Finally. This is the first mention I've seen of the fact that there are implications of having a gravity strong enough to knead the ice of Europa into a liquid sea from friction heating: gigantic tides and *enormously* powerful currents.
Titan wont have all that much, as the "lakes" are small (similar-sized lakes on Earth have virtually no tides at all) but the planet-wide subsurface ocean of Europa... ah, now that is where it gets interesting.
Not significantly, no. Remember, that moon you are standing on is in free fall around the planet. If anything, you would be marginally lighter with it both underfoot and overhead due to tidal effect. In the same way that the high tide follows both the near & far sides of the Earth from the Moon.
Saw this one earlier today and wondered about it, briefly. Was moving about and all.
Also couldn't read the screen, as I was out and about and left my reading glasses at home.
Now, I'm as annoyed about an Ubuntu install error that has gray hair as I am about missing this.
As in setting the lot of hardware and software afire.

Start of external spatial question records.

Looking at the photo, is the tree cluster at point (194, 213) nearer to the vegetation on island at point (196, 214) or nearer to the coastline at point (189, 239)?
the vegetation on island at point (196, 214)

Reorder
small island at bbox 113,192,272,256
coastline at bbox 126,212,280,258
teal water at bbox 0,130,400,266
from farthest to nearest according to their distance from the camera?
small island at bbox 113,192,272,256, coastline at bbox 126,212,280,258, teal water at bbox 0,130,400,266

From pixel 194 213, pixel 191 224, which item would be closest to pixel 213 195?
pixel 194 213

Can't think of something non-self-destructive to set afire to equal it.
Maybe I'll switch, not distros, but OS's again.
This is just plain gorgeous! It almost brings one to tears at the shear beauty and majesty of our universe and especially the amazing images of our own back yard!

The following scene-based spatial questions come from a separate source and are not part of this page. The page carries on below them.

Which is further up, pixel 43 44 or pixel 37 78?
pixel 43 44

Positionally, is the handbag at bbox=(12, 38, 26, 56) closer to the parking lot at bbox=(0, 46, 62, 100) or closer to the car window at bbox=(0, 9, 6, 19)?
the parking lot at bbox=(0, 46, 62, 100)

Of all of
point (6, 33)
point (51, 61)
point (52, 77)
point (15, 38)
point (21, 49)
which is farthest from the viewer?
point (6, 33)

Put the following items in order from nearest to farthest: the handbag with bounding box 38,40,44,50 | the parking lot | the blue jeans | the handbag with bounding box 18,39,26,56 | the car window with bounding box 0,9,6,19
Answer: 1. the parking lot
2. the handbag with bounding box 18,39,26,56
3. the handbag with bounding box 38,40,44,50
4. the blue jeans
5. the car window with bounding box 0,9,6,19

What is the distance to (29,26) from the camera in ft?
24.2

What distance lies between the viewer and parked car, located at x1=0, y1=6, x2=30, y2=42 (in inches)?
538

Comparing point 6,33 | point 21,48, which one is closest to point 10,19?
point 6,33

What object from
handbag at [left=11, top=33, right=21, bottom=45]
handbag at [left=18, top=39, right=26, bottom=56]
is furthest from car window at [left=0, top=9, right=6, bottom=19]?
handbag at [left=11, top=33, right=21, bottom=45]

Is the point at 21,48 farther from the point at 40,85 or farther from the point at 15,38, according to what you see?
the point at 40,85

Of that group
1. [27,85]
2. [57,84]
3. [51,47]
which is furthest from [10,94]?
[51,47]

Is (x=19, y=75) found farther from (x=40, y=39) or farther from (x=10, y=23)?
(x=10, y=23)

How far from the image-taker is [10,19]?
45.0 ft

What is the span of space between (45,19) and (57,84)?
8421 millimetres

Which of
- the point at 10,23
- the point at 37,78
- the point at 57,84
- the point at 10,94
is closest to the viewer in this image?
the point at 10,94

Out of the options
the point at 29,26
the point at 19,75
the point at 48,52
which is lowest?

I love that we can see so much in such a high resolution picture, Earth, Venus, Mars, and of course the moons.
Looking forward to future images from any of our spacecrafts, and hopefully we get as lucky as we did with this one.
Also the hilarious coincidence is that i gave a speech/report on Saturn and Enceladus just 24 hours before this. If you ask me this is reward enough for that and i for one feel lucky to be alive to see this!
I reckon they'd have a market (and decent source of income) if they started designing and manufacturing cameras on the side.
I mean, no one has a longer history with digital (and analogue!) electronic cameras than nasa.
Don't forget these amazing shots were taken with 2 1MP cameras - yup ONE megapixel.
good work boys.
I suspect (hope?) it is just a typo, and "tasking" should read "taking," and have humbly suggested that the sub-editors have a look at it.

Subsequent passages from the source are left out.